**Document section:**
Month: May 2019

ECM: You Ain’t Gonna Need It

Sometimes I feel like I spend as much time telling people why they don’t need an Enterprise Content Management (ECM) platform as I do helping people implement one. Today’s blog post by my friends over at TSG underscores another use case where a full-blown ECM platform may be overkill: Serving as a repository for huge volumes of files.

Their blog post says they are loading 20,000 documents per second into DynamoDB with a goal of getting up to 11 billion documents. The actual files are stored in S3, and that load rate does not include uploading files to S3 buckets, so this doesn’t exactly mimic a real-world bulk document import scenario, but that’s not what TSG was trying to test.

TSG correctly points out that it is the metadata repository, which legacy vendors often base on relational databases, that struggles in high-volume implementations, so their test focuses on the ability of Dynamo to store a high-volume of data while maintaining performance.

Let me shift slightly from case management, which is what TSG focuses on, to the more general problem firms have when they generate 100’s of millions of files that they need to manage and deliver to their stakeholders.

**Dataset extract:**
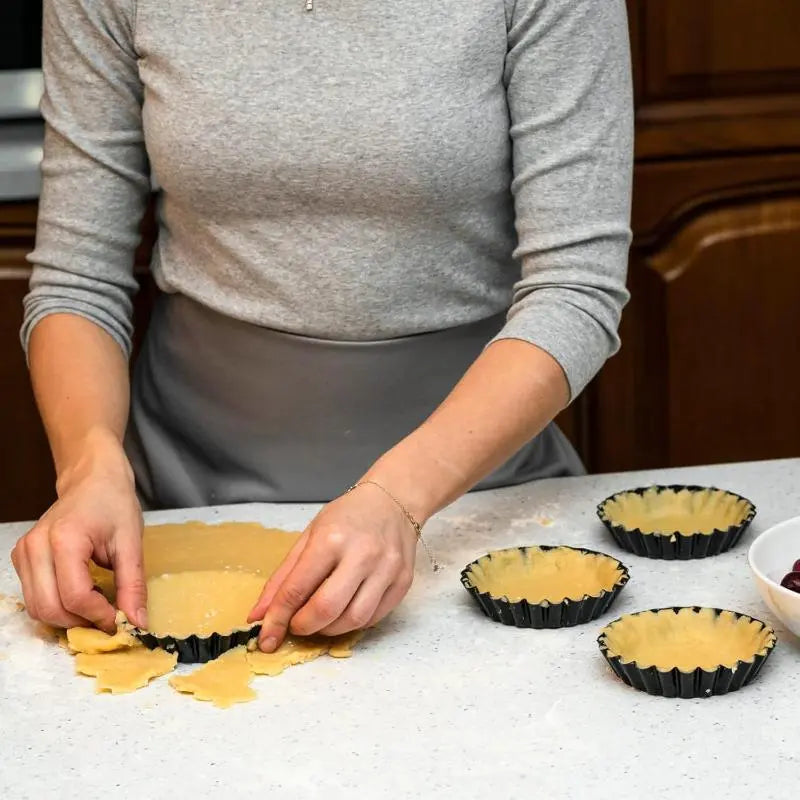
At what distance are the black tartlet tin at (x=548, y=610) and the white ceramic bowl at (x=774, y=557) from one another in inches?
3.8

**Tasks and exercises:**
1) List every quantity of documents or files that the ECM blog post gives, along with what each one refers to.
2) According to the ECM blog post, where are the actual files stored in TSG's test?
3) Resume the ECM blog post from the point where it stops.

**Results:**
1)
- 20,000 documents per second: the rate at which TSG is loading documents into DynamoDB
- 11 billion documents: TSG's goal for the total number loaded
- 100's of millions of files: how many files some firms generate and need to manage and deliver to their stakeholders

2) In S3.

3)
I have seen multiple clients and prospects who have very demanding requirements in terms of data volume while at the same time requiring very little in terms of what I’d call traditional ECM functionality. Often, they need nothing more than a RESTful API to get data into and out of the repository and some basic searching across a few metadata fields. Insurance companies and financial services companies are two examples of industries with lots of such use cases.

TSG is using native AWS services to manage metadata (DynamoDB) and file storage (S3), but this can also be done on-premises leveraging either commercial or open source solutions to provide a nearly-infinite scale, highly-performant, fully redundant solution.

The important part here is that you do not need an ECM platform to do this. In fact, many high-profile customers of legacy ECM vendors like Documentum, Alfresco, and FileNet, are actively moving away from those platforms for use cases like these.

Why? Companies tell me those platforms are proving too difficult to scale, too complex to implement and maintain, and too expensive in terms of licensing cost.

My company, Metaversant, can build you a minimal content management system in your own data center or in AWS. We call our solution Magritte. It includes:

  • Scalable and distributed object storage built on commodity disk drives
  • Flexible content model
  • REST API for CRUD functions
  • Basic permissions on objects
  • Metadata search (and full-text search if you need it)
  • Ability to manage billions of objects
  • $0 in mandatory licensing costs (commercial support of underlying open source components is available at the customer’s option)

That’s enough functionality for many use cases. In fact it seems like the exact right amount of functionality for managing things like customer statements, contracts, and agreements in large insurance or financial services companies.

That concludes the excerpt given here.